Jamais, à leur égard, le lumineux jugement de Mgr Gaume ne fut plus vrai :

« Si, arrachant le masque à la Révolution, vous lui demandez : Qui es-tu ? elle vous dira : «… Je suis la haine de tout ordre religieux et social que l’homme n’a pas établi et dans lequel il n’est pas roi et Dieu tout ensemble ; je suis la proclamation des droits de l’homme contre les droits de Dieu… » 1

L’homme-roi à la place du Christ-roi

L’article premier de la Déclaration des droits de 1789 proclame, on le sait, que « tous les hommes naissent et demeurent libres et égaux en droits ». Affirmation réitérée, sous forme méthodologique, à l’article 3, « Le principe de toute souveraineté réside essentiellement dans la Nation » et à l’article 6, « La Loi est l’expression de la volonté générale ».

Droits de Dieu ou droits de l’homme, ordre ou désordre : il faut choisir  !

Fonder la société sur la seule volonté des hommes, est une chimère dont les conséquences n’ont pas fini de se faire cruellement sentir : « C’est en vain que, inspiré par l’orgueil et l’esprit de rébellion, l’homme cherche à se soustraire à toute autorité ; à aucune époque, il n’a pu réussir à ne dépendre de personne » 2. L’homme ne peut être « libre » au sens de l’idéologie des droits, puisqu’il n’est aucunement autonome, ni quand il naît, ni quand il est adulte.

Animal social, l’homme ne se développe que grâce à la coopération d’autrui dans toute société. Seul le Bien commun peut permettre le bien particulier : « Ce qui réunit les hommes pour les faire vivre en société, c’est la loi de nature ou, plus exactement, la volonté de Dieu auteur de la nature ; c’est ce que prouvent avec évidence et le don du langage, instrument principal des relations qui fondent la société, et tant de désirs qui naissent avec nous, et tant de besoins de premier ordre qui resteraient sans objet dans l’état d’isolement, mais qui trouvent leur satisfaction dès que les hommes se rapprochent et s’associent entre eux » 3. Telle est la vraie science politique chrétienne, à l’exact opposé du « contrat social » de John Locke et de Rousseau.

De la « laïcité »…

Il s’ensuit que l’Etat laïque est un état dégradé, une « dissociété » (Marcel de Corte), oscillant en permanence entre désordre et césarisme, « l’anarchie plus le gendarme », selon Charles Maurras. La loi, livrée à l’arbitraire construction des hommes, en réalité, fruit de minorités organisées (sociétés de pensée, grands intérêts…), ne servira plus à canaliser l’homme vers sa fin surnaturelle, mais à assouvir ses passions déréglées.

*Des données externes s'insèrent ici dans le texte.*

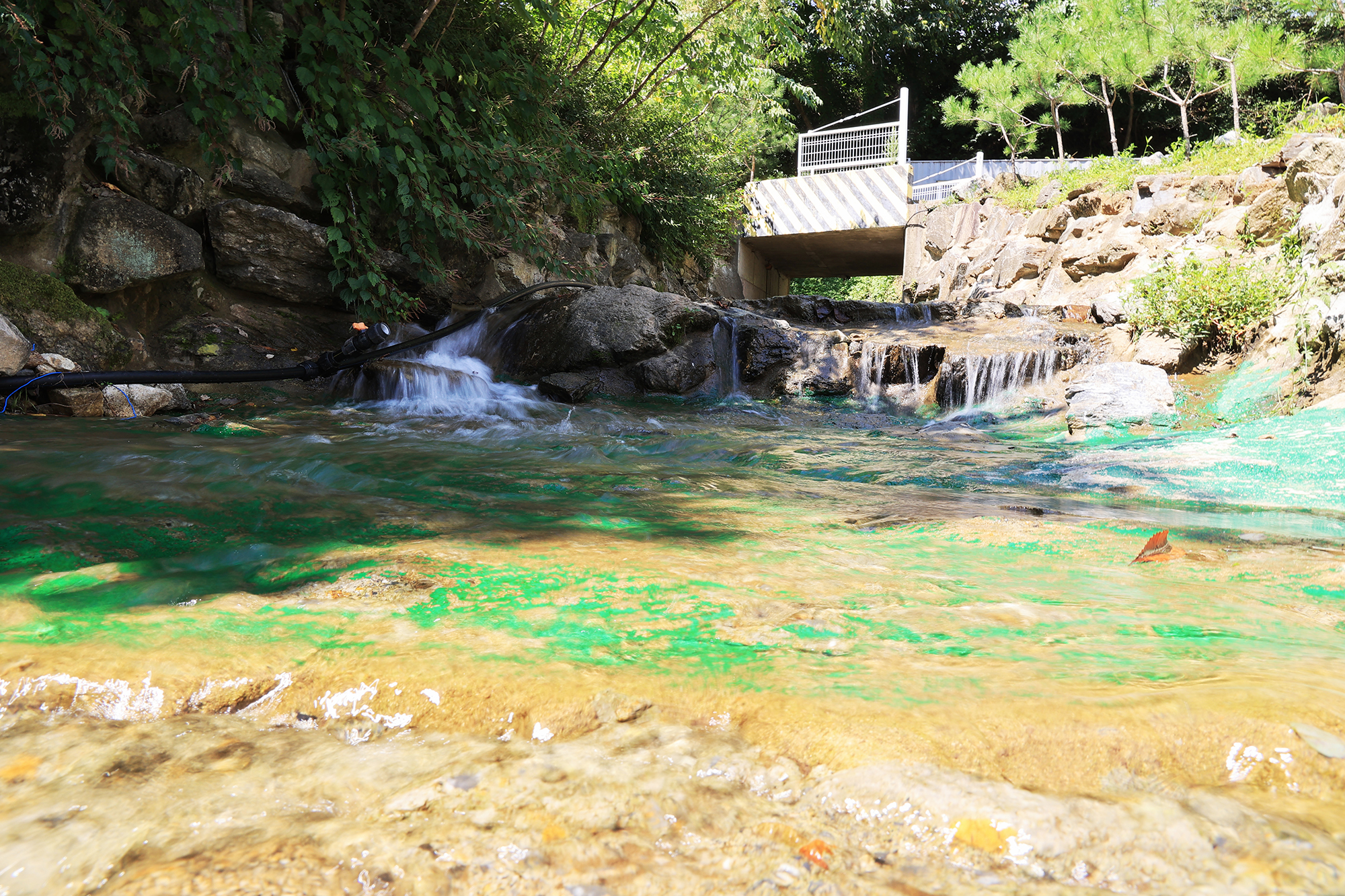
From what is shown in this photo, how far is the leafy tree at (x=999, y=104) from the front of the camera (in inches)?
736

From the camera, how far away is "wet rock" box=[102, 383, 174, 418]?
15.4ft

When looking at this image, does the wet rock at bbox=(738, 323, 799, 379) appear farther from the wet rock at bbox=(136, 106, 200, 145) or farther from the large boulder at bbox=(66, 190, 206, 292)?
the wet rock at bbox=(136, 106, 200, 145)

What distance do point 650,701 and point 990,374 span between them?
7.29m

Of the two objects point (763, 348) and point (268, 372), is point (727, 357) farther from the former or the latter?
point (268, 372)

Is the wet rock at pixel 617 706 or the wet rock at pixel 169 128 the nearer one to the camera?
the wet rock at pixel 617 706

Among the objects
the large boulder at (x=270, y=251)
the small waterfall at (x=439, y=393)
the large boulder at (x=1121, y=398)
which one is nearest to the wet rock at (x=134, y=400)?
the small waterfall at (x=439, y=393)

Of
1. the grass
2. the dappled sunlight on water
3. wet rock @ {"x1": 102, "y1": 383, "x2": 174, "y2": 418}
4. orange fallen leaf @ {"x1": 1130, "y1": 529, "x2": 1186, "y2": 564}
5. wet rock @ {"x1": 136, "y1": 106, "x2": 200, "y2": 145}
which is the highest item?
the grass

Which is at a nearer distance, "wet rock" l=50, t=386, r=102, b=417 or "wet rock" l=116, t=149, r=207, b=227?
"wet rock" l=50, t=386, r=102, b=417

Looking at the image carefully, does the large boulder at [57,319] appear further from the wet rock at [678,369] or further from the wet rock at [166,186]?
the wet rock at [678,369]

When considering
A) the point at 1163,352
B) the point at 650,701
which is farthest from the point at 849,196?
the point at 650,701

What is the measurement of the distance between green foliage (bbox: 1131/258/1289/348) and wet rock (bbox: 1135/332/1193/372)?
0.07m

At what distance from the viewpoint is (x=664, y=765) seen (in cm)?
101

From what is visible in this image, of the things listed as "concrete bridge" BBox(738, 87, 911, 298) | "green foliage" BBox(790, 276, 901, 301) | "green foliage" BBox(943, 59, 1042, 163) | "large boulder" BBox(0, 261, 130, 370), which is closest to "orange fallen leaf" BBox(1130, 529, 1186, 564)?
"large boulder" BBox(0, 261, 130, 370)

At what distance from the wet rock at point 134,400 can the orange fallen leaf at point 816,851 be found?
527 cm
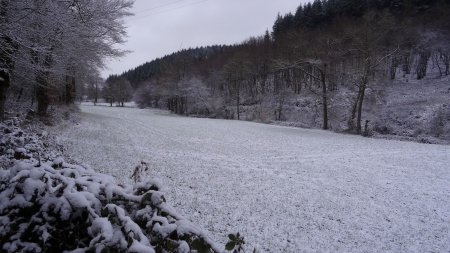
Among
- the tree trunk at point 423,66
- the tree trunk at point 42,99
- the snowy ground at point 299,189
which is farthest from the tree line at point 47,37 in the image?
the tree trunk at point 423,66

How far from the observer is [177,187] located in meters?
8.02

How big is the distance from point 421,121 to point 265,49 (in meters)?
39.8

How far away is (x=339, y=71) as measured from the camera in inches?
1230

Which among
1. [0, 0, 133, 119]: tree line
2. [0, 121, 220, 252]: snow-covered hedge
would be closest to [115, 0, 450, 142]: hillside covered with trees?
[0, 0, 133, 119]: tree line

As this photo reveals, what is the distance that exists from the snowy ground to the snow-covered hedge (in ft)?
10.6

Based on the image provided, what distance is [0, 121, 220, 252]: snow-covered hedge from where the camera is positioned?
6.81 feet

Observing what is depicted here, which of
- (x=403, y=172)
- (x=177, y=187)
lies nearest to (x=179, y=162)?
(x=177, y=187)

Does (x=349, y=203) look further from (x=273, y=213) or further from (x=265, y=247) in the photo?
(x=265, y=247)

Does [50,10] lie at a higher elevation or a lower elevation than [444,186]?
higher

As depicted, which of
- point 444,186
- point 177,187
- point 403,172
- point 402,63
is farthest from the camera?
point 402,63

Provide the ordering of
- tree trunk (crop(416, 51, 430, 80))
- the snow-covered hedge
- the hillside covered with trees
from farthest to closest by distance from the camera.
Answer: tree trunk (crop(416, 51, 430, 80)) → the hillside covered with trees → the snow-covered hedge

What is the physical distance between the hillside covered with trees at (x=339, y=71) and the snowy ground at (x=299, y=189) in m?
12.5

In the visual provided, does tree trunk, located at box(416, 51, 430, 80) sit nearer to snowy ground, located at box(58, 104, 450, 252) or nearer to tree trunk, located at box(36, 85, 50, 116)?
snowy ground, located at box(58, 104, 450, 252)

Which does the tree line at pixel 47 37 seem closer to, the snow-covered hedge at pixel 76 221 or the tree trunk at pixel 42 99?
the tree trunk at pixel 42 99
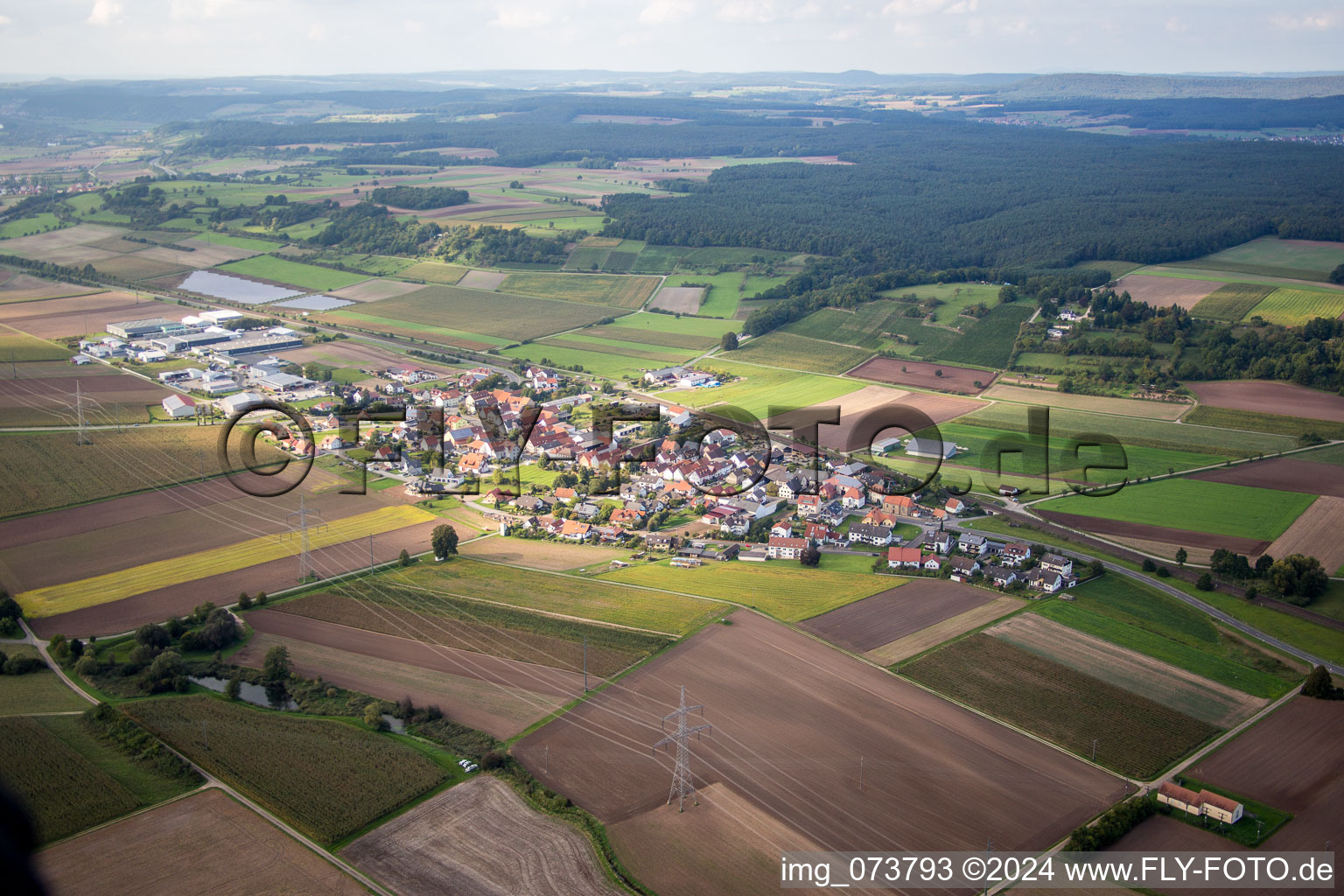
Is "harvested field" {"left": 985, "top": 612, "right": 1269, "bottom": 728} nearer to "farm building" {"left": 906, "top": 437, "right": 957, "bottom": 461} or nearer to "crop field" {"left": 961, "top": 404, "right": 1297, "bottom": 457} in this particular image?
"farm building" {"left": 906, "top": 437, "right": 957, "bottom": 461}

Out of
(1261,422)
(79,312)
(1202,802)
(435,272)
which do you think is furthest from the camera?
(435,272)

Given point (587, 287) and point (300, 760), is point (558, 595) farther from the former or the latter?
point (587, 287)

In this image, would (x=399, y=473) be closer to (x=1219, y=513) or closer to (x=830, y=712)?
(x=830, y=712)

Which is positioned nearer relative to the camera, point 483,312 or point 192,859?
point 192,859

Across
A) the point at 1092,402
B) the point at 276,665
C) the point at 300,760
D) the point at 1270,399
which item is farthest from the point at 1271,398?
the point at 300,760

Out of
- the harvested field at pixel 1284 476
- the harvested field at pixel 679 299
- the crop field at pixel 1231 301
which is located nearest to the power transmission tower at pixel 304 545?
the harvested field at pixel 1284 476

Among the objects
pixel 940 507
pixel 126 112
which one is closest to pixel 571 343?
pixel 940 507

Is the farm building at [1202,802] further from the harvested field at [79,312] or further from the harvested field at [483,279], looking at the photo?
the harvested field at [79,312]
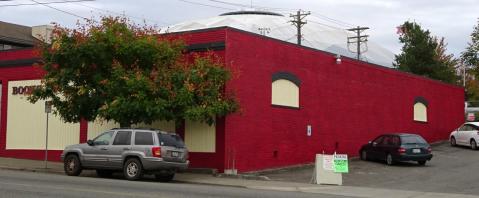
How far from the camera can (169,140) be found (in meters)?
20.1

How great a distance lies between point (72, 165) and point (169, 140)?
12.5 ft

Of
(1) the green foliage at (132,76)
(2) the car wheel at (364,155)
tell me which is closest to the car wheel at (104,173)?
(1) the green foliage at (132,76)

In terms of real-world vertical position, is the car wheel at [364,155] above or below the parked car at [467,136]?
below

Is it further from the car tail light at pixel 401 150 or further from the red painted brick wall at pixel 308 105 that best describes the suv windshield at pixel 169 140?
the car tail light at pixel 401 150

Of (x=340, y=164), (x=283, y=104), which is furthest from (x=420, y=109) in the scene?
(x=340, y=164)

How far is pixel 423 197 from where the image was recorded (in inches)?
659

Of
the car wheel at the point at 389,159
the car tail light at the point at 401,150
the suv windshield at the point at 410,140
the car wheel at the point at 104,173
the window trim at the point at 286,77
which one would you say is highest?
the window trim at the point at 286,77

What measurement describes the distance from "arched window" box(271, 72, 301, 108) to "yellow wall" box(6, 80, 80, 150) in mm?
9092

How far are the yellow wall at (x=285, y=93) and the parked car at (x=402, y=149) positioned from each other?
4538 millimetres

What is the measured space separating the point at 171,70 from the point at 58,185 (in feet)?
21.5

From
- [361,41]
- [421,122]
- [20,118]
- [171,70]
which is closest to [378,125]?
[421,122]

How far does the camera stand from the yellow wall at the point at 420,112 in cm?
3734

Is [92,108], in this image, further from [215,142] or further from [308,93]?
[308,93]

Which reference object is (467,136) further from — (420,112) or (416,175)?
(416,175)
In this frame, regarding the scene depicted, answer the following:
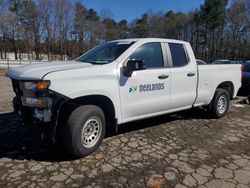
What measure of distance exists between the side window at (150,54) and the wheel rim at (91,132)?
1346mm

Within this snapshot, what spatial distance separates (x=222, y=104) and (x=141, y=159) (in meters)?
3.55

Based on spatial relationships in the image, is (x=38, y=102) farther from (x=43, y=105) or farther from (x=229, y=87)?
(x=229, y=87)

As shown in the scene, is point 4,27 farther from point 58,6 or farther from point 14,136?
point 14,136

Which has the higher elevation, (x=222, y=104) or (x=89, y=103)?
(x=89, y=103)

L’Eglise catholique, par son Magistère, mère et maîtresse de vérité en matière de théologie et de morale, rappelle les principes devant gouverner les hommes : « En favorisant la prospérité publique, la société civile doit pourvoir au bien des citoyens non seulement en n’opposant aucun obstacle, mais en assurant tous les moyens possibles pour la poursuite et l’acquisition de ce bien suprême et immuable auquel ils aspirent. Le premier de ces moyens consiste à faire respecter la sainte et inviolable observance de la religion dont les justes actes unissent l’homme à Dieu. » 4

Cette vérité naturelle découle d’une vérité surnaturelle, que nous affirmons chaque fois que nous récitons notre Credo et que Saint Paul rappelle dans ses Epîtres : « Il n’y a point d’autorité qui ne vienne de Dieu » (Rom. 13,1). C’est la raison pour laquelle, il ne saurait y avoir de séparation de l’Eglise et de l’Etat (proposition n° 55 condamnée par le Syllabus), comme le prétendent la loi française du 9 décembre 1905 et l’article 2 de la Constitution actuelle.

… à l’apostasie

Le refus conjoint de MM. Chirac et Jospin en décembre 2000, de rappeler dans le préambule de la Charte européenne des droits fondamentaux, l’héritage chrétien de l’Europe (formule déjà insuffisante en soi), est une apostasie de plus dont les peuples et les dirigeants européens auront à répondre en ce monde… ou dans l’autre. Cette apostasie, officielle et institutionnelle, a des conséquences très pratiques. Si, aujourd’hui le sort de la Turquie, hier janissaire de l’Islam, aujourd’hui réislamisée, est en discussion pour savoir si l’Union européenne doit l’admettre en son sein, c’est parce que l’Europe « n’est pas un club chrétien », comme le dit le premier ministre grec 5.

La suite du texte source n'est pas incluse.